Table 2. Effects of Pbz application (0, 0.8 and 1.6 ppm) in irrigated (I) and deficit-irrigated (DI) states on the physiological parameters on the relative amino acid content of leaf tissue of tomato plants.
Glycine | Glutamine | Glutamic acid | Proline | Leucine | Serine | Tryptophan | Valine | |
---|---|---|---|---|---|---|---|---|
0, I | 0.004953 ± 0.0013A | 0.00256 ± 0.0010A | 0.036936 ± 0.0155A | 0.001077 ± 0.0004A | 0.00136 ± 0.0005A | 0.010116 ± 0.003A | 0.004706 ± 0.0002A | 0.00796 ± 0.0029A |
0.8, I | 0.002763 ± 0.0010B | 0.00331 ± 0.0012A | 0.107957 ± 0.0536B | 0.000365 ± 0.0001B | 0.002436 ± 0.0007B | 0.022497 ± 0.0072B | 0.014125 ± 0.0048B | 0.01117 ± 0.0027A |
1.6, I | 0.003407 ± 0.0015A | 0.004363 ± 0.0018B | 0.056395 ± 0.0198A | 0.000642 ± 0.0002B | 0.003696 ± 0.0010C | 0.037733 ± 0.0146C | 0.013534 ± 0.0059B | 0.02012 ± 0.0064B |
0-DI | 0.004261 ± 0.0018a | 0.00601 ± 0.0026a | 0.036511 ± 0.0152a | 0.000504 ± 8E-05a | 0.001397 ± 0.0004a | 0.010081 ± 0.0019a | 0.001903 ± 0.0004a | 0.008373 ± 0.0037a |
0.8-DI | 0.002456 ± 0.0008b | 0.00623 ± 0.0028a | 0.030391 ± 0.0103a | 0.000892 ± 0.0002b | 0.00214 ± 0.0009b | 0.026371 ± 0.0096b | 0.00047 ± 9.57E-05b | 0.01017 ± 0.0044a |
1.6-DI | 0.005737 ± 0.0024a | 0.001754 ± 0.0007b | 0.064254 ± 0.0257b | 0.000804 ± 0.0002b | 0.000897 ± 0.0002c | 0.019323 ± 0.0061c | 0.00022 ± 6.79E-05b | 0.005654 ± 0.0018b |
Capital letters (A,B) indicate significant differences from the untreated control in irrigated state, while small italicized letters (a,b) indicate significant differences from the untreated control in the DI (one way ANOVA, p < 0.05).

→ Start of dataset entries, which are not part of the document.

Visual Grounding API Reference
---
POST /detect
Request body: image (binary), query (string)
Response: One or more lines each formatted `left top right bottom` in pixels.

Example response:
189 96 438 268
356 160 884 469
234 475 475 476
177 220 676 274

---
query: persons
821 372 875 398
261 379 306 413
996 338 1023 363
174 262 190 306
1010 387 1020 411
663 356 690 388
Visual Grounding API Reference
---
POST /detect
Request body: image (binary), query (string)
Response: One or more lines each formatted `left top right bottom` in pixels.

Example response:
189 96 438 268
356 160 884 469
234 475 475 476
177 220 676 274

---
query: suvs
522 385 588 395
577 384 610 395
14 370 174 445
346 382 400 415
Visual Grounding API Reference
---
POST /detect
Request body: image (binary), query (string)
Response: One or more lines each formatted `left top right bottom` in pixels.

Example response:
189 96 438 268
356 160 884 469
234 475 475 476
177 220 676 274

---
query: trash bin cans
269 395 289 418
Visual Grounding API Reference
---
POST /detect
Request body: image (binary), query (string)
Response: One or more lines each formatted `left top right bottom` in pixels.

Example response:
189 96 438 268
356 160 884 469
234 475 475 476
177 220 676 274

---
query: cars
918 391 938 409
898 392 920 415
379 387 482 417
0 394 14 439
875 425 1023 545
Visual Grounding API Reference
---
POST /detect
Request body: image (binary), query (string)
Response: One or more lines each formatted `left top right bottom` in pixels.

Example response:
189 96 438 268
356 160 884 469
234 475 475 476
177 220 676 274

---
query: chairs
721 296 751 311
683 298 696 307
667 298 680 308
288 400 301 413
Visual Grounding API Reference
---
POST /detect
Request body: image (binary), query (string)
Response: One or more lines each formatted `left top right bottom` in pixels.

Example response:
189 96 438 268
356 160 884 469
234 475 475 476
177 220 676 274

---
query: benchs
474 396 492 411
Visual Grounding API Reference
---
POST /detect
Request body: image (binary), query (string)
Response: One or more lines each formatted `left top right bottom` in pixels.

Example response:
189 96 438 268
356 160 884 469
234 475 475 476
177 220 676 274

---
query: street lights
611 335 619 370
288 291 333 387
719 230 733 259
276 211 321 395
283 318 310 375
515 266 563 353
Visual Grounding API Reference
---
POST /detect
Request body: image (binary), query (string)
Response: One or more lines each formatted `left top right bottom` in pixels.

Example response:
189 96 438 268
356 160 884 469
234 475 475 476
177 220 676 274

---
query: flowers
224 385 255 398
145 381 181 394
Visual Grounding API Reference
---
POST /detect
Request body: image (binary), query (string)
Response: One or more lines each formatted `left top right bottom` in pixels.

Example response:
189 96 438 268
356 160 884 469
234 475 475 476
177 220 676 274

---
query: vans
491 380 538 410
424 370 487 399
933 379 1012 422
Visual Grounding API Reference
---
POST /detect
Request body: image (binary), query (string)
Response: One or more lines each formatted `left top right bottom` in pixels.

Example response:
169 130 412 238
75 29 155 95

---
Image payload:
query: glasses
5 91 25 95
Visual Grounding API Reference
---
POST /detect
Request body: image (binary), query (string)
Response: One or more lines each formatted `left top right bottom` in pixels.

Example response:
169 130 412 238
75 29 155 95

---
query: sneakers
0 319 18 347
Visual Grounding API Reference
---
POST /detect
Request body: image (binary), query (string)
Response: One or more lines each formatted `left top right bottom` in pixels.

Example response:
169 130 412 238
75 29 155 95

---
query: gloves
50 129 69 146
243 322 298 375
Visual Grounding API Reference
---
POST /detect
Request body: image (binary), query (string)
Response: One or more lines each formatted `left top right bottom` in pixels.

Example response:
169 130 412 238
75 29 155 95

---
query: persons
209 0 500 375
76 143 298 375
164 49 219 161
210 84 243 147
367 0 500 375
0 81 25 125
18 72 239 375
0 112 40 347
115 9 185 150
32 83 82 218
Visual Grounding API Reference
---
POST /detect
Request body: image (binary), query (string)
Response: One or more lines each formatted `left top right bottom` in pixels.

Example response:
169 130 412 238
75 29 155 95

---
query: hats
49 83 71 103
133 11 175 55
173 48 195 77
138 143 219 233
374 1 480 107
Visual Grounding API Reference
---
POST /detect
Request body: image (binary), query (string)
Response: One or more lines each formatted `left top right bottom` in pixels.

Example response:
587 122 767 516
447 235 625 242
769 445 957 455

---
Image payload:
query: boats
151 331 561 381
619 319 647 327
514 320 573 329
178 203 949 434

Furthermore, GABA biosynthesis is linked to polyamine metabolism, which is known to be involved in multiple stress responses including drought in plants47. Besides their direct protective role, polyamines (especially spermidine) also regulate various fundamental cellular processes as signaling molecules. It has been shown that abiotic stress tolerance is achieved by the role of polyamines in signaling processes48. The conjugation of polyamines (especially spermidine) to photosynthetic complexes leads to enhanced photosynthetic activity under stress conditions48. The exogenous spermidine alleviates low temperature injury in Vigna radiata by modulating Ascorbate-Glutathione which includes AsA and GSH49. In the present study, the 0.8 DI and 1.6 DI plants exhibited higher accumulation of spermidine compared to deficit irrigation (0 DI) control plants (Fig. 2D). Similarly 1.6 I plants also showed higher spermidine levels relative to its irrigated control plants (Fig. 2D). This higher accumulation was further confirmed by the expression analysis of spermidine synthase (SlSPDS) (Fig. 2D). So it is plausible to conclude that enhanced photosynthesis and reduced oxidative damage in the 0.8 DI and 1.6 DI plants may be an outcome of increased spermidine via modulation of the activity of GSH-ASC cycle.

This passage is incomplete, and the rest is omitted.